Pourtant, et bien que Na'ama était une Tsadékèt, Noa’h avait néanmoins décidé de ne pas avoir d’enfants avec sa femme. En effet, ses enfants risqueraient d’être corrompus par la mauvaise influence des gens de cette époque. Sa décision peut sembler juste et même louable. Et pourtant, que lui répond Na'ama à ce moment-là ? Elle lui raconte un épisode familial : la mère de Na'ama était Tsila, la femme de Lémèkh. Or, Lémèkh faisait partie de ces hommes qui avaient deux épouses, et Tsila était l’épouse qui devait rester belle et désirable et qui n’aurait jamais dû avoir d’enfant. Mais un jour, Tsila a réalisé l’absurdité de ces mœurs et a décidé de donner la vie. Elle va recracher la boisson que son mari Lémèkh lui avait donnée, qui était censée la rendre stérile, et elle va enfanter de Na'ama, qu'elle va, par la suite, faire grandir dans un foyer protégé. Et c'est ainsi qu'elle dit alors à Noa’h : « Si ma mère avait réagi comme tu t'apprêtes à le faire, je n’existerais pas aujourd’hui ! » et Noa'h comprend que sa femme dit juste. Il va ainsi enfanter avec elle de Chem, ‘Ham et Yafèt. À une époque où tout le monde était contre la famille, le couple, et contre le concept même de cellule familiale, de décider envers et contre tout de fonder un foyer stable avec des valeurs saines, était le signe d’un courage marginal. Si Na'ama n’avait pas eu ce courage, nous, ses descendants, nous n’aurions pas été là aujourd’hui.

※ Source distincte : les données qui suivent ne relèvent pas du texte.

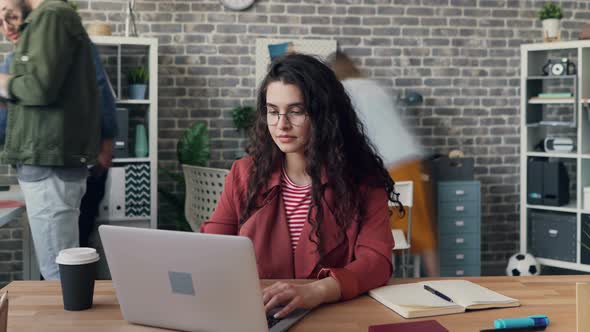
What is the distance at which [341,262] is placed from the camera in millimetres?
1965

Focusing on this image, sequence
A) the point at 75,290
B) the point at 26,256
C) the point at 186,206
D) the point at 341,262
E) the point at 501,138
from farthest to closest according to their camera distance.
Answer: the point at 501,138 < the point at 186,206 < the point at 26,256 < the point at 341,262 < the point at 75,290

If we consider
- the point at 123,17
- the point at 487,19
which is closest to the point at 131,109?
the point at 123,17

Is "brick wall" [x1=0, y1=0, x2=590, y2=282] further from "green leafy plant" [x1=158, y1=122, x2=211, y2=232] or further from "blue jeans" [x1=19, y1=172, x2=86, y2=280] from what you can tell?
"blue jeans" [x1=19, y1=172, x2=86, y2=280]

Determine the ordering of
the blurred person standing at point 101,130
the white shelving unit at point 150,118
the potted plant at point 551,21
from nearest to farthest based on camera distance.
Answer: the blurred person standing at point 101,130 < the white shelving unit at point 150,118 < the potted plant at point 551,21

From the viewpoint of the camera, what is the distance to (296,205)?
201cm

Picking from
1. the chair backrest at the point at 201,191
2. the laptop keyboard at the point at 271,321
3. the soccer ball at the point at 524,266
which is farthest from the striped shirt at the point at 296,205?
the soccer ball at the point at 524,266

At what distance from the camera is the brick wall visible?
4.68 metres

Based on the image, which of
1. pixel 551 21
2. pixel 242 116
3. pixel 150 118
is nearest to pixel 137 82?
pixel 150 118

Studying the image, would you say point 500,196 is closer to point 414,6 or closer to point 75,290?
point 414,6

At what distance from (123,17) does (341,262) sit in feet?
10.4

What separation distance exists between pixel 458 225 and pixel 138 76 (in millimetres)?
2281

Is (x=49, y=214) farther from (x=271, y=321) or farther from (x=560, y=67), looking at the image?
(x=560, y=67)

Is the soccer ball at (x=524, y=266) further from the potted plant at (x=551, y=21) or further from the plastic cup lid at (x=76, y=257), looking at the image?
the plastic cup lid at (x=76, y=257)

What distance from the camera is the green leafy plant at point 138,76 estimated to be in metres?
4.31
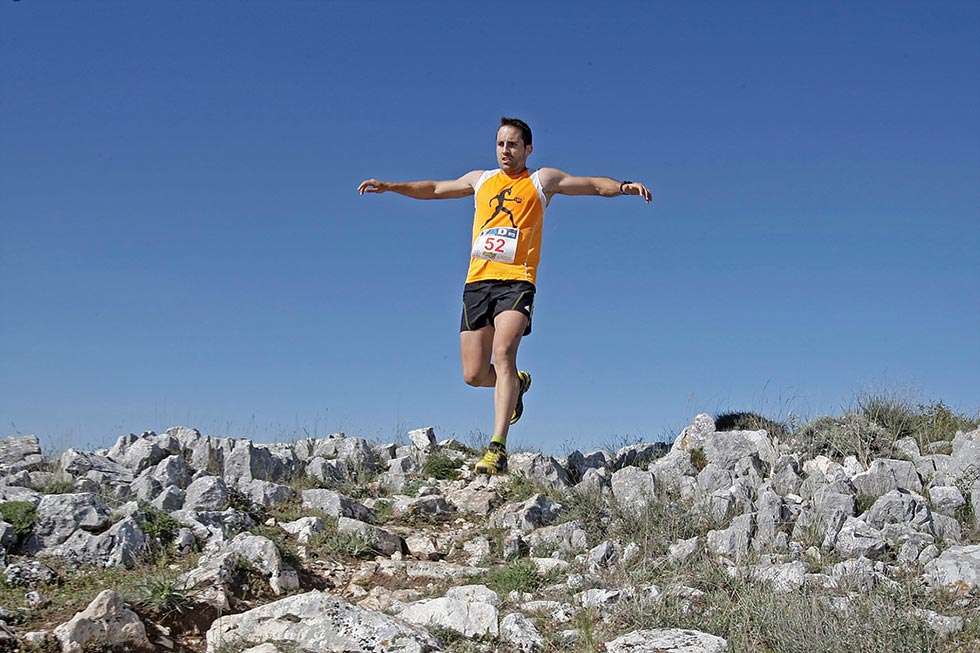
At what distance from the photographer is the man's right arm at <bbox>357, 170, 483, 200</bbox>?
8734 mm

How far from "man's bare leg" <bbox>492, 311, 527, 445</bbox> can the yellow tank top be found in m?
0.38

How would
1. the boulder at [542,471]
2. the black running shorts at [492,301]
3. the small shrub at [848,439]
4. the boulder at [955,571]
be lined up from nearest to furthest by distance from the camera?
the boulder at [955,571] < the boulder at [542,471] < the black running shorts at [492,301] < the small shrub at [848,439]

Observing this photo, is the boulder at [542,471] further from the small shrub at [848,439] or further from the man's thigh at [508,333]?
the small shrub at [848,439]

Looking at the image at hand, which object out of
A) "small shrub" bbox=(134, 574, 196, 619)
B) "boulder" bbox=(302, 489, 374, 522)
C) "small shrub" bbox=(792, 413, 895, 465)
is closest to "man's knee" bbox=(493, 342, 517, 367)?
"boulder" bbox=(302, 489, 374, 522)

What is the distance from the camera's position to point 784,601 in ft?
15.9

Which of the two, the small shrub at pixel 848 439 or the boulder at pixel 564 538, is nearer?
the boulder at pixel 564 538

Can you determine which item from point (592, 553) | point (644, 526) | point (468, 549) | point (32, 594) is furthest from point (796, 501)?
point (32, 594)

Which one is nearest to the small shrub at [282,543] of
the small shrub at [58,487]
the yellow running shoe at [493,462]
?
the small shrub at [58,487]

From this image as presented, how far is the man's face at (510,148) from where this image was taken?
27.2ft

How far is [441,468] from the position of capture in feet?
27.5

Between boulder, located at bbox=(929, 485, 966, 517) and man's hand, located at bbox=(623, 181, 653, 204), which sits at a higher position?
man's hand, located at bbox=(623, 181, 653, 204)

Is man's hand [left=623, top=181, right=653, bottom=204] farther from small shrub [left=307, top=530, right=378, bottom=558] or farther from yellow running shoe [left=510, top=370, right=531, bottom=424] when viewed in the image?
small shrub [left=307, top=530, right=378, bottom=558]

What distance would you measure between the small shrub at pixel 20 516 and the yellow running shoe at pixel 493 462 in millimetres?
3327

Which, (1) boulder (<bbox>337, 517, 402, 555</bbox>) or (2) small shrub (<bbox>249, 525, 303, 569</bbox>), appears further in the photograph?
(1) boulder (<bbox>337, 517, 402, 555</bbox>)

Cependant, après le déluge, et contrairement aux instructions de D.ieu, Noa’h a préféré resté séparé de son épouse. D.ieu lui avait pourtant ordonné : « Sors de l'arche, toi et ta femme, et tes fils et leurs femmes avec toi », ce que Rachi commente par : D.ieu leur enjoint ici de reprendre la vie commune [3]. Et pourtant, Noa’h est resté séparé de son épouse et s’est mis à cultiver de la vigne, à partir de laquelle il s’est enivré et il a alors sombré en passant de « Ich Tsadik » (un homme pieux) à « Ich Adama » (un homme de la terre). Il est écrit dans le Talmud : “Un homme sans femme est un homme sans joie, sans bénédiction, sans bien-être, sans Torah, sans protection et sans sérénité.” [5]

La vraie vertu de Na'ama a été une ‘Ezèr Kénégdo, une partenaire sans faille vis-à-vis de son mari et de l’avoir aidé à s’accomplir en tant que Tsadik. C’est la raison pour laquelle tous ces actes étaient plaisants, car ils étaient tous animés par la volonté que son mari accomplisse son potentiel, et ensemble ils ont survécu à la destruction et ils ont reconstruit l'humanité à eux deux. Pourtant, quand il a décidé de se séparer de son épouse, il est redescendu au statut de « Ich Adama ». 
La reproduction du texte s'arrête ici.